Key Challenge: Pursuing a "one-size-fits-all detection metric" (a single classifier to detect all generative models) ignores the fact that artifact features generated by different models vary significantly. However, retraining a classifier for each new model requires vast amounts of data, creating a dilemma of "insufficient generalization vs. excessive data requirements."

Goal: To rapidly adapt the detector using a few (e.g., 10) samples from an unseen generative model to identify its generated images, transforming the impossible "universal detection" problem into a feasible "few-shot adaptation" task.

Key Insight: The authors observe that in practical scenarios, obtaining a small number of samples from unseen models is usually feasible (generating a few images via APIs incurs extremely low cost). The key insight is to treat different generative models as distinct classes rather than grouping them into a generalized "fake" class. This allows the model to learn the specific artifact features associated with each generator, avoiding the pursuit of non-existent "universal artifacts."

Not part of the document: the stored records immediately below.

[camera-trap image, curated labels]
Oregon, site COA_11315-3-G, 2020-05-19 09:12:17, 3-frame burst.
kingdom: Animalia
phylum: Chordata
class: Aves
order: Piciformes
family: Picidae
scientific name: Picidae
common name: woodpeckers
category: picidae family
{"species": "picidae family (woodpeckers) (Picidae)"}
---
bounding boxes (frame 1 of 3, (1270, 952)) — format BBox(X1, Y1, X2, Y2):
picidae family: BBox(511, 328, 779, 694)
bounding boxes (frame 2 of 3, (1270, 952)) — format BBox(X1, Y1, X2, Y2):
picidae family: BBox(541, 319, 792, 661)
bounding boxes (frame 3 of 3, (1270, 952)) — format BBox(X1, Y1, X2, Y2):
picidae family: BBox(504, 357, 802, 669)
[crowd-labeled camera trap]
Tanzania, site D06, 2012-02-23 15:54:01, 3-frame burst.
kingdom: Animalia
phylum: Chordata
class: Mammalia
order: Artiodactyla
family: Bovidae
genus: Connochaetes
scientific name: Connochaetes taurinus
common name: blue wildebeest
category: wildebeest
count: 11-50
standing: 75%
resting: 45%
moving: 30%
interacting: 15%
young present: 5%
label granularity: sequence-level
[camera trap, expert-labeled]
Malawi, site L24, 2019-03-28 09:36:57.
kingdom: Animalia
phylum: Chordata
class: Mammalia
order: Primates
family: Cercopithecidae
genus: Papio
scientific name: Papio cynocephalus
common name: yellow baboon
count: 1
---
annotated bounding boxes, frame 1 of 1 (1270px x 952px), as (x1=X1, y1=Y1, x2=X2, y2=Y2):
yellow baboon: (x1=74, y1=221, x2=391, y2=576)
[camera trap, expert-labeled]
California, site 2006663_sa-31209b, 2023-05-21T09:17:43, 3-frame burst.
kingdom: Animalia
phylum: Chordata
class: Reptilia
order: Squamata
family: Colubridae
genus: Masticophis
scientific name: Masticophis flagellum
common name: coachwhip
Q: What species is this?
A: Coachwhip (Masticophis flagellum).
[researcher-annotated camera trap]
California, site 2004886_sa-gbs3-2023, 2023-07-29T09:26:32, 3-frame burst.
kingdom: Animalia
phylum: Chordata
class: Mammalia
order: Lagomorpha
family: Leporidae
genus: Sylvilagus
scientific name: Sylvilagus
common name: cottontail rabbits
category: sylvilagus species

Core Idea: To redefine AI-generated image detection as an N-way K-shot classification task, leveraging prototypical networks to achieve training-free rapid adaptation in a metric space.

Method

Overall Architecture

FSD is based on Prototypical Networks. In the training phase, an episode training strategy is utilized on datasets of known generative models to learn a metric space where images of the same class cluster together and different classes are separated. In the testing phase, given a few (K) samples from unseen models as a support set, the prototype representation (mean of embedding vectors) for each class is calculated, and test images are classified based on the nearest neighbor principle.

Key Designs

  1. Multi-class instead of Binary Detection Paradigm:

    • Function: Classifies images from different generative models into separate categories, with real images as a distinct class.
    • Mechanism: Traditional methods formulate detection as a binary classification by grouping all generated images into a single "fake" class. FSD treats each generative model (Midjourney, GLIDE, ADM, Stable Diffusion, etc.) as an independent class. During training, the 8 subsets of the GenImage dataset are divided into 7 classes based on their source (where SD v1.4, v1.5, and Wukong are merged into a single SD class as they share the same architecture). Each episode randomly samples \(N_c\) classes, with \(N_s\) support samples and \(N_q\) query samples per class.
    • Design Motivation: t-SNE visualization experiments clearly demonstrate that multi-class training in FSD forces images from different sources to form distinct clusters in the feature space (including unseen classes), whereas unseen samples are highly scattered in the feature space of binary classifiers. This suggests that multi-class training forces the model to learn intra-class commonalities, which facilitates generalization to unseen classes.
  2. Metric Learning with Prototypical Networks:

    • Function: Learns a metric space in which classification can be completed via simple distance computations.
    • Mechanism: A ResNet-50 (pretrained on ImageNet) is used as the backbone \(f_\phi: \mathbb{R}^D \to \mathbb{R}^{1024}\) to map images into a 1024-dimensional feature space. The prototype representation of each class is computed as \(\mathbf{c}_i = \frac{1}{|S_i|} \sum_{\mathbf{x}_j \in S_i} f_\phi(\mathbf{x}_j)\). Classification probabilities are calculated using the negative squared Euclidean distance normalized by softmax: \(p(y=i|\mathbf{x}_q) = \text{Softmax}_{1 \leq i \leq N}(-d(f_\phi(\mathbf{x}_q), \mathbf{c}_i))\). The training objective is to minimize the negative log-probability of query samples: \(J(\phi) = -\frac{1}{N_c N_q} \sum_k \sum_{\mathbf{x}_j \in Q_k} \log \text{Softmax}(-d(f_\phi(\mathbf{x}_j), \mathbf{c}_k))\).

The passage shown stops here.